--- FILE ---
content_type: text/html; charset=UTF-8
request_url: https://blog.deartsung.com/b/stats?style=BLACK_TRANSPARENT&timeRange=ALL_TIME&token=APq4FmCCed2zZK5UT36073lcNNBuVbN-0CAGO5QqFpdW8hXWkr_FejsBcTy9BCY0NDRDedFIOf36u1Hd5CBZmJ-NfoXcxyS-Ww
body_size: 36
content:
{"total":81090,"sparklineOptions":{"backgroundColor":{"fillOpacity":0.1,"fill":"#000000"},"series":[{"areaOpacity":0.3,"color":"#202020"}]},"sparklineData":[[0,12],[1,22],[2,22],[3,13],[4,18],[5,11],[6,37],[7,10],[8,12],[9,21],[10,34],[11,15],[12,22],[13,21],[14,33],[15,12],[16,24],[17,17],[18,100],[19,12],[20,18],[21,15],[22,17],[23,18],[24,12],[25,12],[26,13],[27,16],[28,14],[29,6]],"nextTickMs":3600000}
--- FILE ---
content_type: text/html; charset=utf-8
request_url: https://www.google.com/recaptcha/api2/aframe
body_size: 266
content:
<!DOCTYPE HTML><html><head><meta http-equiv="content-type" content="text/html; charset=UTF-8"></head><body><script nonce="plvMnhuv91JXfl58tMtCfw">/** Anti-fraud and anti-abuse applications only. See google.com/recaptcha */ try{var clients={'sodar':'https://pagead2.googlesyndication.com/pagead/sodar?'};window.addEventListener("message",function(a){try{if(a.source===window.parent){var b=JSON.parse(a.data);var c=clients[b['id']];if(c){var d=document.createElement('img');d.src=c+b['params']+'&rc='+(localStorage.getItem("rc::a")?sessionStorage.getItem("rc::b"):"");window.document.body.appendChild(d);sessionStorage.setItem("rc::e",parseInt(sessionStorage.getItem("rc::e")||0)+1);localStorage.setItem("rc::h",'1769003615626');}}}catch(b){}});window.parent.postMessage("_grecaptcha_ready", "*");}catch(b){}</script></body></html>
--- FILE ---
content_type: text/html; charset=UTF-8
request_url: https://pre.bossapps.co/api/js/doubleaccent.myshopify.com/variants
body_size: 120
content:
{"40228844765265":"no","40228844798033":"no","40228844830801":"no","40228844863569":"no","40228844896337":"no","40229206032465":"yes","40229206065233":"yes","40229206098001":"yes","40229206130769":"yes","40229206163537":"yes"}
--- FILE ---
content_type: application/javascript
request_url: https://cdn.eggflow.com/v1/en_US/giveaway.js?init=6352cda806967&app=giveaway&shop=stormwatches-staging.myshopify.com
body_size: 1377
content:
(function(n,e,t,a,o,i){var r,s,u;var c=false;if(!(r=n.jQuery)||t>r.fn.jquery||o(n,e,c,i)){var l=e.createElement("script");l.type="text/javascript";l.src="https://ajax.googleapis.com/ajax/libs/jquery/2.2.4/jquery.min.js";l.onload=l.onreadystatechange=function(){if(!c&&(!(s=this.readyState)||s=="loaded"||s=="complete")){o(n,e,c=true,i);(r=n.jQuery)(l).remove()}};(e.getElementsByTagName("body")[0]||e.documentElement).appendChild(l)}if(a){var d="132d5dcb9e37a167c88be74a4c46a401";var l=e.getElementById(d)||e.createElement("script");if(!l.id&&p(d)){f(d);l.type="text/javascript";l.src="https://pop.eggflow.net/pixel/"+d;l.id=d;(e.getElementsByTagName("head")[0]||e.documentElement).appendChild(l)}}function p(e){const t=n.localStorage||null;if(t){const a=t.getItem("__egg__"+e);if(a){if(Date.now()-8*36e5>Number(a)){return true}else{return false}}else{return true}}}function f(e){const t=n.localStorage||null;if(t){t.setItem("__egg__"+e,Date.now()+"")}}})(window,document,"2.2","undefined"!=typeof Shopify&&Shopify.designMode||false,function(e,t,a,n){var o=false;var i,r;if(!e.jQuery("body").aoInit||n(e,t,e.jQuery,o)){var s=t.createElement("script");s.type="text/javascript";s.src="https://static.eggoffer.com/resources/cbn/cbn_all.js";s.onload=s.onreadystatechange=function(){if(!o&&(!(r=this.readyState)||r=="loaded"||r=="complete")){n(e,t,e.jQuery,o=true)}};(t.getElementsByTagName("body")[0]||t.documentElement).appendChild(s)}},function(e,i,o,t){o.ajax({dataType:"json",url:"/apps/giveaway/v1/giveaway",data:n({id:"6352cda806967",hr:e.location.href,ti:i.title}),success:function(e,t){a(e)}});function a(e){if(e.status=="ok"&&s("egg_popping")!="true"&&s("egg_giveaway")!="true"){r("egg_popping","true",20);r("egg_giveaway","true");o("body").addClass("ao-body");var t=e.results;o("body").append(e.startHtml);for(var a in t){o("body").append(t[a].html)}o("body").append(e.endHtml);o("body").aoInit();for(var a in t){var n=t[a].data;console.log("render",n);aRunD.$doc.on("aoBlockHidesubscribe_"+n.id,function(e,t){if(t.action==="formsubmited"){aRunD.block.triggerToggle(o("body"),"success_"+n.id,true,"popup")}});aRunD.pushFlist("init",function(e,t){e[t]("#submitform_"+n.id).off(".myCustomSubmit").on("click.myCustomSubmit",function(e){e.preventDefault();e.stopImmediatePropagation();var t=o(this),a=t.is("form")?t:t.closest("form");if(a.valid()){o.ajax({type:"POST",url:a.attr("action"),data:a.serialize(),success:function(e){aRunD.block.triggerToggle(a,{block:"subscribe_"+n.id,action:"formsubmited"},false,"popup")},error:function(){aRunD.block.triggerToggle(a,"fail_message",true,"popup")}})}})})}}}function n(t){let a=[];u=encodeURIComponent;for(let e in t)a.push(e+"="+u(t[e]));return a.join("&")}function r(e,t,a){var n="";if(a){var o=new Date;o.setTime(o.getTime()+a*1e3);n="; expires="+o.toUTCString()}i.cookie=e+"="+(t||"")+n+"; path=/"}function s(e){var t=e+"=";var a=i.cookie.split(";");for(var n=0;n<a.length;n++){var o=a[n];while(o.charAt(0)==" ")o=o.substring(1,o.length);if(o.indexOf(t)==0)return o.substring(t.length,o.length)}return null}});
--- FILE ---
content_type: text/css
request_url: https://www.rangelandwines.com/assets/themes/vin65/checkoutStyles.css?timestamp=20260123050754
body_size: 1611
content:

* **TASK INSTRUCTIONS**
Exactly as they stand, write out all of the entries.

* **SOLUTION**
--- FILE ---
content_type: text/html; charset=UTF-8
request_url: https://blog.deartsung.com/b/stats?style=BLACK_TRANSPARENT&timeRange=ALL_TIME&token=APq4FmCCed2zZK5UT36073lcNNBuVbN-0CAGO5QqFpdW8hXWkr_FejsBcTy9BCY0NDRDedFIOf36u1Hd5CBZmJ-NfoXcxyS-Ww
body_size: 36
content:
{"total":81090,"sparklineOptions":{"backgroundColor":{"fillOpacity":0.1,"fill":"#000000"},"series":[{"areaOpacity":0.3,"color":"#202020"}]},"sparklineData":[[0,12],[1,22],[2,22],[3,13],[4,18],[5,11],[6,37],[7,10],[8,12],[9,21],[10,34],[11,15],[12,22],[13,21],[14,33],[15,12],[16,24],[17,17],[18,100],[19,12],[20,18],[21,15],[22,17],[23,18],[24,12],[25,12],[26,13],[27,16],[28,14],[29,6]],"nextTickMs":3600000}
--- FILE ---
content_type: text/html; charset=utf-8
request_url: https://www.google.com/recaptcha/api2/aframe
body_size: 266
content:
<!DOCTYPE HTML><html><head><meta http-equiv="content-type" content="text/html; charset=UTF-8"></head><body><script nonce="plvMnhuv91JXfl58tMtCfw">/** Anti-fraud and anti-abuse applications only. See google.com/recaptcha */ try{var clients={'sodar':'https://pagead2.googlesyndication.com/pagead/sodar?'};window.addEventListener("message",function(a){try{if(a.source===window.parent){var b=JSON.parse(a.data);var c=clients[b['id']];if(c){var d=document.createElement('img');d.src=c+b['params']+'&rc='+(localStorage.getItem("rc::a")?sessionStorage.getItem("rc::b"):"");window.document.body.appendChild(d);sessionStorage.setItem("rc::e",parseInt(sessionStorage.getItem("rc::e")||0)+1);localStorage.setItem("rc::h",'1769003615626');}}}catch(b){}});window.parent.postMessage("_grecaptcha_ready", "*");}catch(b){}</script></body></html>
--- FILE ---
content_type: text/html; charset=UTF-8
request_url: https://pre.bossapps.co/api/js/doubleaccent.myshopify.com/variants
body_size: 120
content:
{"40228844765265":"no","40228844798033":"no","40228844830801":"no","40228844863569":"no","40228844896337":"no","40229206032465":"yes","40229206065233":"yes","40229206098001":"yes","40229206130769":"yes","40229206163537":"yes"}
--- FILE ---
content_type: application/javascript
request_url: https://cdn.eggflow.com/v1/en_US/giveaway.js?init=6352cda806967&app=giveaway&shop=stormwatches-staging.myshopify.com
body_size: 1377
content:
(function(n,e,t,a,o,i){var r,s,u;var c=false;if(!(r=n.jQuery)||t>r.fn.jquery||o(n,e,c,i)){var l=e.createElement("script");l.type="text/javascript";l.src="https://ajax.googleapis.com/ajax/libs/jquery/2.2.4/jquery.min.js";l.onload=l.onreadystatechange=function(){if(!c&&(!(s=this.readyState)||s=="loaded"||s=="complete")){o(n,e,c=true,i);(r=n.jQuery)(l).remove()}};(e.getElementsByTagName("body")[0]||e.documentElement).appendChild(l)}if(a){var d="132d5dcb9e37a167c88be74a4c46a401";var l=e.getElementById(d)||e.createElement("script");if(!l.id&&p(d)){f(d);l.type="text/javascript";l.src="https://pop.eggflow.net/pixel/"+d;l.id=d;(e.getElementsByTagName("head")[0]||e.documentElement).appendChild(l)}}function p(e){const t=n.localStorage||null;if(t){const a=t.getItem("__egg__"+e);if(a){if(Date.now()-8*36e5>Number(a)){return true}else{return false}}else{return true}}}function f(e){const t=n.localStorage||null;if(t){t.setItem("__egg__"+e,Date.now()+"")}}})(window,document,"2.2","undefined"!=typeof Shopify&&Shopify.designMode||false,function(e,t,a,n){var o=false;var i,r;if(!e.jQuery("body").aoInit||n(e,t,e.jQuery,o)){var s=t.createElement("script");s.type="text/javascript";s.src="https://static.eggoffer.com/resources/cbn/cbn_all.js";s.onload=s.onreadystatechange=function(){if(!o&&(!(r=this.readyState)||r=="loaded"||r=="complete")){n(e,t,e.jQuery,o=true)}};(t.getElementsByTagName("body")[0]||t.documentElement).appendChild(s)}},function(e,i,o,t){o.ajax({dataType:"json",url:"/apps/giveaway/v1/giveaway",data:n({id:"6352cda806967",hr:e.location.href,ti:i.title}),success:function(e,t){a(e)}});function a(e){if(e.status=="ok"&&s("egg_popping")!="true"&&s("egg_giveaway")!="true"){r("egg_popping","true",20);r("egg_giveaway","true");o("body").addClass("ao-body");var t=e.results;o("body").append(e.startHtml);for(var a in t){o("body").append(t[a].html)}o("body").append(e.endHtml);o("body").aoInit();for(var a in t){var n=t[a].data;console.log("render",n);aRunD.$doc.on("aoBlockHidesubscribe_"+n.id,function(e,t){if(t.action==="formsubmited"){aRunD.block.triggerToggle(o("body"),"success_"+n.id,true,"popup")}});aRunD.pushFlist("init",function(e,t){e[t]("#submitform_"+n.id).off(".myCustomSubmit").on("click.myCustomSubmit",function(e){e.preventDefault();e.stopImmediatePropagation();var t=o(this),a=t.is("form")?t:t.closest("form");if(a.valid()){o.ajax({type:"POST",url:a.attr("action"),data:a.serialize(),success:function(e){aRunD.block.triggerToggle(a,{block:"subscribe_"+n.id,action:"formsubmited"},false,"popup")},error:function(){aRunD.block.triggerToggle(a,"fail_message",true,"popup")}})}})})}}}function n(t){let a=[];u=encodeURIComponent;for(let e in t)a.push(e+"="+u(t[e]));return a.join("&")}function r(e,t,a){var n="";if(a){var o=new Date;o.setTime(o.getTime()+a*1e3);n="; expires="+o.toUTCString()}i.cookie=e+"="+(t||"")+n+"; path=/"}function s(e){var t=e+"=";var a=i.cookie.split(";");for(var n=0;n<a.length;n++){var o=a[n];while(o.charAt(0)==" ")o=o.substring(1,o.length);if(o.indexOf(t)==0)return o.substring(t.length,o.length)}return null}});
--- FILE ---
content_type: text/css
request_url: https://www.rangelandwines.com/assets/themes/vin65/checkoutStyles.css?timestamp=20260123050754
body_size: 1611
content:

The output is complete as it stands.